Given problem:
Find each line in the listing below that contains the string "spot" with the same case, and copy those lines.

#### Input ####

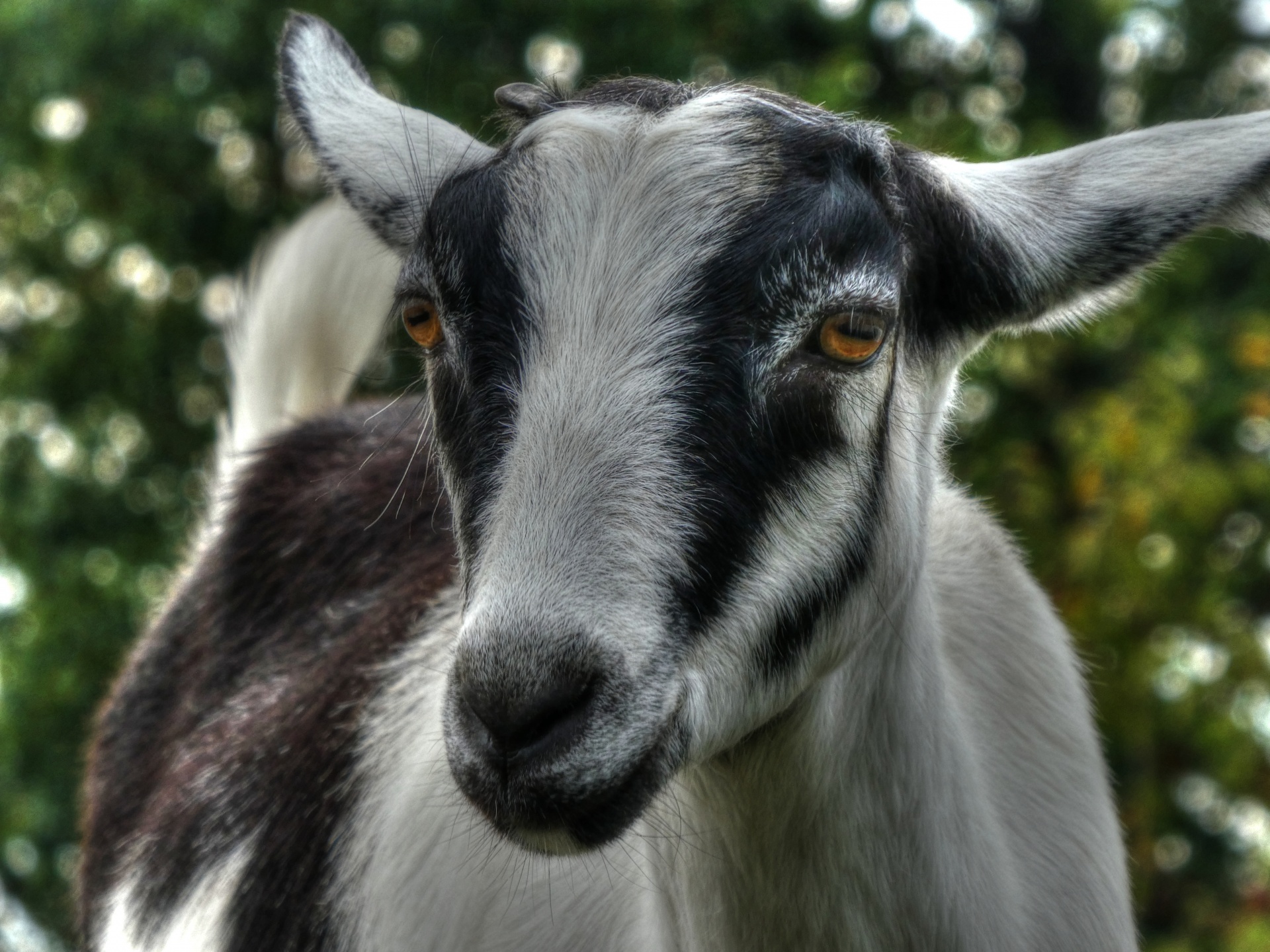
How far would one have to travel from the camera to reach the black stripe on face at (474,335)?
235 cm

####
#### Input ####

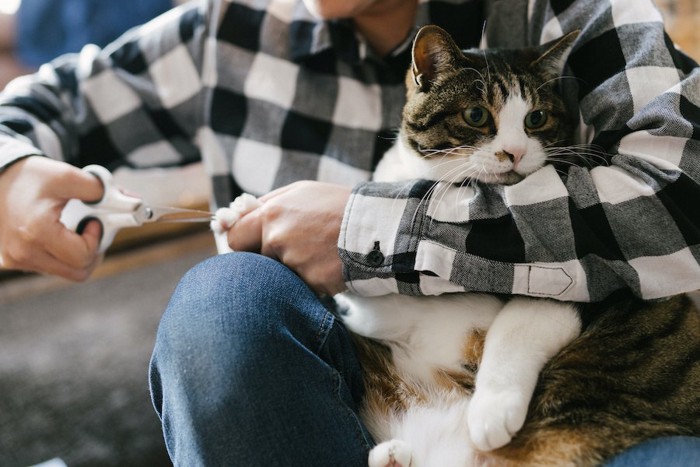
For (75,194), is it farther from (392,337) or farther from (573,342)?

####
#### Input ####

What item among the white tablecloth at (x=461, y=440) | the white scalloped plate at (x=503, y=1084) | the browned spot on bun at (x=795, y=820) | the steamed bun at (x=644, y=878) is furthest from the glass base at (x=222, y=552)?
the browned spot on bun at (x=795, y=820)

####

Solution for this task:
What item among the white tablecloth at (x=461, y=440) | the white scalloped plate at (x=503, y=1084) | the browned spot on bun at (x=795, y=820) | the steamed bun at (x=644, y=878) is furthest from the glass base at (x=222, y=552)?
the browned spot on bun at (x=795, y=820)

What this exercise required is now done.